At least a dozen buzzing drones watch them around the clock. Wherever they went, they were escorted by the police. And when they eat or sleep, they are watched by millions online.

For more than a week, China has been gripped by a new internet sensation: a herd of 15 marauding elephants that are large, lost and causing chaos in the southwestern part of the country.

Millions have joined live streams of elephants that have traveled more than 300 miles across the country since fleeing a nature reserve in southern China last year.

And online, network users are following the transformation as elephants trample on crops, causing more than a million dollars in damage, and roam the cities, forcing locals to stay inside.

Not surprisingly, breakthrough stars appeared. Viewers are particularly fascinated by the herd’s three calves, including one born during the epic journey, according to China’s state-run Global Times.

More than 8 million people watched a video this week showing a calf trapped under an adult elephant during a group nap near Kunming City in southwestern Yunnan Province. Another clip shows baby elephants clumsily stumbling as they follow the herd across the field, while a separate video shows a calf sinking its head into a pool while trying to drink water.

“Will they get cold during sleep?” worried a user on the Weibo social media site as photos from the herd’s time went viral. “I want to put them under a quilt.”

Human stars have even tried to ride the celebrity elephants.

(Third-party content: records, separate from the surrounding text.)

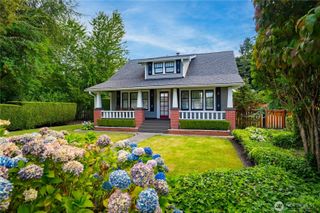 527 17th Street SE, Puyallup, WA 98372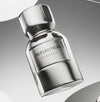 Mykonos Reflection (Extrait de Parfum) - 50ml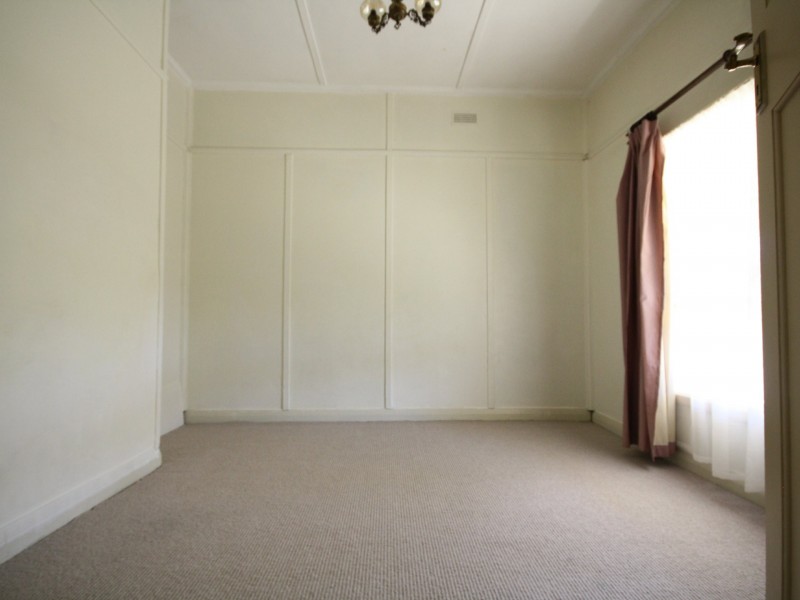 20 Centre Dandenong Road, Cheltenham VIC 3192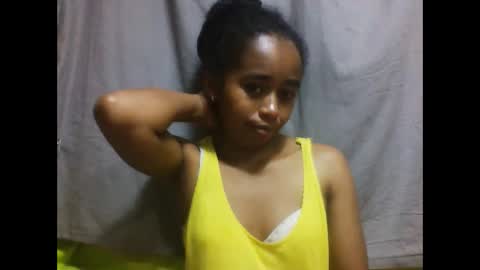 avontsoaldy online show from November 6, 1:17 pm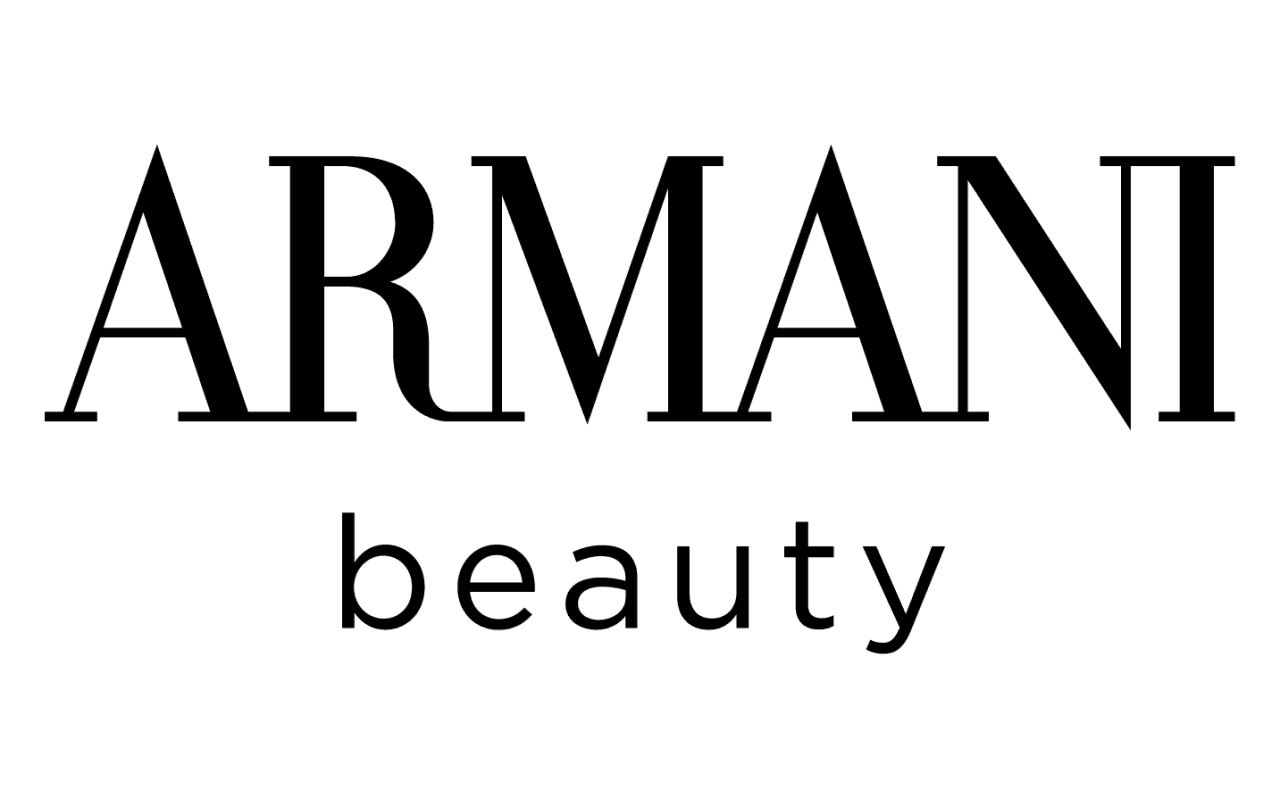 Бренд
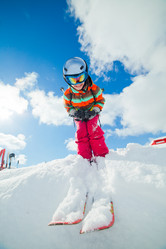 Similar image 3716326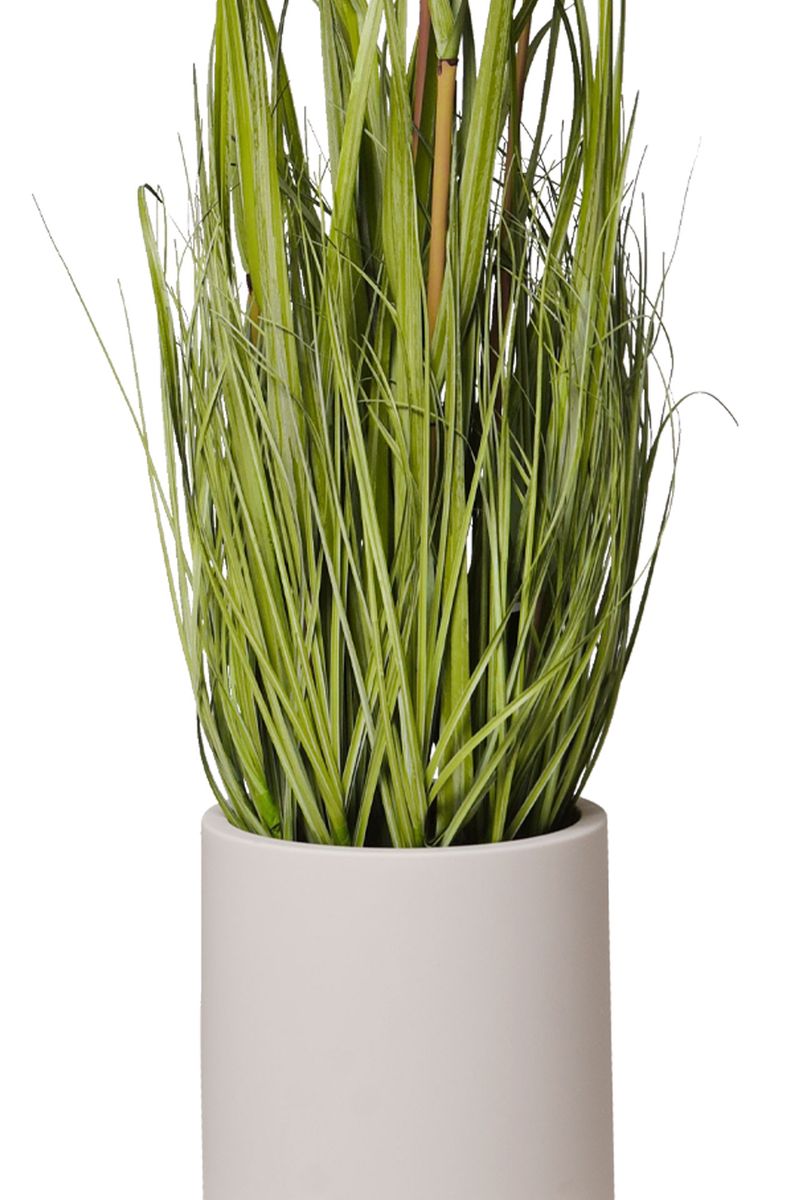 gartenset 3 teilig PARKLIFE Gartenmöbel-Set 3-tlg. online kaufen – BUTLERS Mosaik tisch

According to the Global Times, internet stars are fighting to get hold of the remains of corn and pineapple, which the authorities leave to lure elephants away from the cities. Videos posted online show the stars collecting and eating pineapple leftovers to attract viewers, the outlet said.

It is not yet clear why elephants travel north. Some argue that the shrinking rainforests in their homes may have prompted the trip. Others say they could just be lost – something that also worries elephant fans online.

“It’s really sad that we don’t know when they will reach their destination,” wrote another Weibo user.

Deteriorated environment

There is a more serious side to elephant fun. Biologists see the situation as a warning of what happens when elephant habitats deteriorate.

Asian elephants are considered a protected species in China and about 300 of them live in Yunnan, according to Xinhua.

In the last few decades, agriculture has led to the loss of elephant habitats, leaving herds fragmented and isolated in increasingly shrinking plots of land, writes the newspaper Nature. Many elephants have been forced to seek food in agricultural areas, leading to an increase in human-elephant conflict over the past 10 years – something the authorities are clearly aware of.

Authorities are trying to divert elephants from the settlements to prevent any clashes. In late May, authorities set up a 24-hour command center to monitor elephants.

But the only way to prevent future elephant deportations is to restore their habitats and protect natural resources, said Zhang Li, a wildlife biologist and professor at Beijing Normal University, according to the Global Times.

“Traditional buffer zones between humans and elephants are gradually disappearing, and the chances of elephants meeting humans naturally increase significantly,” Zhang said.